__Try it__: Instruction for the entries that follow: retype exactly the lines from the line with "genus: Canis" to the line with "genus: Lepus", both included, and omit all others.

__Collected data__:

[Start of Attachment]

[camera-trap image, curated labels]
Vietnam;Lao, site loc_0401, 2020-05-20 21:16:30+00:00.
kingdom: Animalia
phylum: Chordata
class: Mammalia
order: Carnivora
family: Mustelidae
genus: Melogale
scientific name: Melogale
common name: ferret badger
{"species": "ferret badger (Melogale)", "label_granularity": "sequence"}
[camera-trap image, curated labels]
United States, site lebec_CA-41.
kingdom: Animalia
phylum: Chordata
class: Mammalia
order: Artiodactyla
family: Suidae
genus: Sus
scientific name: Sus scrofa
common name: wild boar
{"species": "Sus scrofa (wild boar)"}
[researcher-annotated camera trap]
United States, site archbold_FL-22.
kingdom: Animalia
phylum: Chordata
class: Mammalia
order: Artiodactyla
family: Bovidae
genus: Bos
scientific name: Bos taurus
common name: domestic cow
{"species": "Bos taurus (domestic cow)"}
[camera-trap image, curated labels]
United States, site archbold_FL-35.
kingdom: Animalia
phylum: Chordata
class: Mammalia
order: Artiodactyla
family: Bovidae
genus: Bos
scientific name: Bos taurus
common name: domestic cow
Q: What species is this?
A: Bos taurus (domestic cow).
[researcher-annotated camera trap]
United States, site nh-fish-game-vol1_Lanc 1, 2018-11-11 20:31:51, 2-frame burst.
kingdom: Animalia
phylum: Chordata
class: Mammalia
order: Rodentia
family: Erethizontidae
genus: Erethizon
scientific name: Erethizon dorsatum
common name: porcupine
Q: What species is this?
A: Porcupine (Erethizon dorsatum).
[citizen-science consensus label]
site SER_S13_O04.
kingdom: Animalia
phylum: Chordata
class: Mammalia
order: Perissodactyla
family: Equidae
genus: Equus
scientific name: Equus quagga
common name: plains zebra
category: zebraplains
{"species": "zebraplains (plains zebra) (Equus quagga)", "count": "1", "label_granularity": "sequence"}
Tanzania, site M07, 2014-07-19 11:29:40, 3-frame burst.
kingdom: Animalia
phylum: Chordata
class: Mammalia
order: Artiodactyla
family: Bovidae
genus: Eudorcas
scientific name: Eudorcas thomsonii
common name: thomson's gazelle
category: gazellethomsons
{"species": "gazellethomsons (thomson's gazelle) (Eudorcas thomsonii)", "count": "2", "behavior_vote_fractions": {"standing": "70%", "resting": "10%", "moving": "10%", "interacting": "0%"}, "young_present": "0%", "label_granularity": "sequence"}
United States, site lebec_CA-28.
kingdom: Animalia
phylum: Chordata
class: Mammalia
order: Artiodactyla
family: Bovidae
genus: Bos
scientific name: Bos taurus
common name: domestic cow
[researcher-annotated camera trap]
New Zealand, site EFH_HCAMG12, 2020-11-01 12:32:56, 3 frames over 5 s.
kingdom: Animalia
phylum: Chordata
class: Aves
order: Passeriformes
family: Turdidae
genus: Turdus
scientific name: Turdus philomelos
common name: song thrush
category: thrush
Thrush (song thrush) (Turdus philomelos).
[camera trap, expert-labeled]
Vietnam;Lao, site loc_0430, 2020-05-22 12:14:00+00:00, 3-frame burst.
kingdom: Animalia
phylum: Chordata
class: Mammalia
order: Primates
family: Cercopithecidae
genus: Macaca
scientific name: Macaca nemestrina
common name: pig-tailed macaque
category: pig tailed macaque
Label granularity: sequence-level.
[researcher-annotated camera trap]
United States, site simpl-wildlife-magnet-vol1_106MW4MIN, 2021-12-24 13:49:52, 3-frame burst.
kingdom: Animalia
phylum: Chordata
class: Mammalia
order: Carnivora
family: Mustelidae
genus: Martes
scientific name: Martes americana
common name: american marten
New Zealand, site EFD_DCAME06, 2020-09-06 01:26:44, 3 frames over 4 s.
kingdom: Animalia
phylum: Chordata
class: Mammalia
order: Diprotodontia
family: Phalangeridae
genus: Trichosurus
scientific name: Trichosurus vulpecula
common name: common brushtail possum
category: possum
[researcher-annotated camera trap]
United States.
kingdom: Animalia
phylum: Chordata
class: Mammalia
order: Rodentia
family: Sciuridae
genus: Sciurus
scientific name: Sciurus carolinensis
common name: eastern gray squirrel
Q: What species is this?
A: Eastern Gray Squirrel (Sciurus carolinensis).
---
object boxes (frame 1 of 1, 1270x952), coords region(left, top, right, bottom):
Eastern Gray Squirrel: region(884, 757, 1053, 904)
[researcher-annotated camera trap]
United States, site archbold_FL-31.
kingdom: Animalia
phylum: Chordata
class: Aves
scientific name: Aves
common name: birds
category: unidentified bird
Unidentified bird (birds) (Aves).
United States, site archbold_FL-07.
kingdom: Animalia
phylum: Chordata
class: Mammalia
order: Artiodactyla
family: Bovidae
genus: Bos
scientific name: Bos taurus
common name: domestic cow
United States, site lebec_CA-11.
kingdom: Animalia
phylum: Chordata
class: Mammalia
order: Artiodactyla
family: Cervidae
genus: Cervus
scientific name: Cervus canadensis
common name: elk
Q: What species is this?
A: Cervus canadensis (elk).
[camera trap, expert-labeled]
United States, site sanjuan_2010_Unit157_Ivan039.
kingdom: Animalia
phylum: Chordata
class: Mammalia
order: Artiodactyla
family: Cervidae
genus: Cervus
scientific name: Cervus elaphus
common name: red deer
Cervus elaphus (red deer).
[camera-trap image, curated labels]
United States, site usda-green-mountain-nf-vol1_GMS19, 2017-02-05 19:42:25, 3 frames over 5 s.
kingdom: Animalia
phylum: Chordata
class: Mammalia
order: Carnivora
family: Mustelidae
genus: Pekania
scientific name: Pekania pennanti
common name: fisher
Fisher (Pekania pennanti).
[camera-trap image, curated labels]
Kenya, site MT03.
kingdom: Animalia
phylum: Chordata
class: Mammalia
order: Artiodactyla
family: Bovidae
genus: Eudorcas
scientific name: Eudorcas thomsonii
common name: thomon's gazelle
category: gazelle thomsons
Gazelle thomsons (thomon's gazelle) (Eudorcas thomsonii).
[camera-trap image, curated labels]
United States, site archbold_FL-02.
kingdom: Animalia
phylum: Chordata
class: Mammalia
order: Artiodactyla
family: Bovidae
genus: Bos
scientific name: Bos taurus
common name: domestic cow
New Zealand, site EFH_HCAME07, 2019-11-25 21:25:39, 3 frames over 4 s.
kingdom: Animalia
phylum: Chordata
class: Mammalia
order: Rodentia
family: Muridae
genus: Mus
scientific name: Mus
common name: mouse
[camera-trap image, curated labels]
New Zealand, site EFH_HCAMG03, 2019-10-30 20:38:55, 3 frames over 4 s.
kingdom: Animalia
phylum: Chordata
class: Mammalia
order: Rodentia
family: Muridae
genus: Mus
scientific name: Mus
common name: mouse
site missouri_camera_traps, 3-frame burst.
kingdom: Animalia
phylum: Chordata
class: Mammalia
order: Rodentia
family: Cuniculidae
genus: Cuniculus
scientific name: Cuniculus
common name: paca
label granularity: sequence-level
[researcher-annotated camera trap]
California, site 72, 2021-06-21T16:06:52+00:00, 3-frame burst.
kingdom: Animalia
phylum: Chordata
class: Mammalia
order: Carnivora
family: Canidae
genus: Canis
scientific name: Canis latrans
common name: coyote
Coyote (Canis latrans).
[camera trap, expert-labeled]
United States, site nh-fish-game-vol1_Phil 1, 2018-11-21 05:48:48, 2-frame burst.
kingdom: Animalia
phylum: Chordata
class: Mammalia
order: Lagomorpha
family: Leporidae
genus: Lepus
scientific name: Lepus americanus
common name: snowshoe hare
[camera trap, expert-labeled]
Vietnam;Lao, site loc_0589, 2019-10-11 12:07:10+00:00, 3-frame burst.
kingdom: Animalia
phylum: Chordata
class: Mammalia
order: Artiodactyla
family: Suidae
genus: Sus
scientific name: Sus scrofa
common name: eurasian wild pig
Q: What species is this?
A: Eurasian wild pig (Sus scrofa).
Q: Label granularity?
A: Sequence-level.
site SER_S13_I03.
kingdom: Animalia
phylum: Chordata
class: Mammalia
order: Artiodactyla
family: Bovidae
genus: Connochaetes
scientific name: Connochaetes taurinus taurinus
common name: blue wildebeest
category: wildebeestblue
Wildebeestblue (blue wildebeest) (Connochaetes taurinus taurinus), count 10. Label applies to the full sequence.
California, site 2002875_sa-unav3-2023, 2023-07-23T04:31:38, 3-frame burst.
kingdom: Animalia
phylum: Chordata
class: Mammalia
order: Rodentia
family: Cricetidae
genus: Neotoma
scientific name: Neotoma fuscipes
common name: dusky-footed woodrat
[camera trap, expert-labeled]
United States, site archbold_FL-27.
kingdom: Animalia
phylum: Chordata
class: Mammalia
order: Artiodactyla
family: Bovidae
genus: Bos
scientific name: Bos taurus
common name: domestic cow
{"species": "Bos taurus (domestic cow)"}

[End of Attachment]

__Exercise solution__:
genus: Canis
scientific name: Canis latrans
common name: coyote
Coyote (Canis latrans).
[camera trap, expert-labeled]
United States, site nh-fish-game-vol1_Phil 1, 2018-11-21 05:48:48, 2-frame burst.
kingdom: Animalia
phylum: Chordata
class: Mammalia
order: Lagomorpha
family: Leporidae
genus: Lepus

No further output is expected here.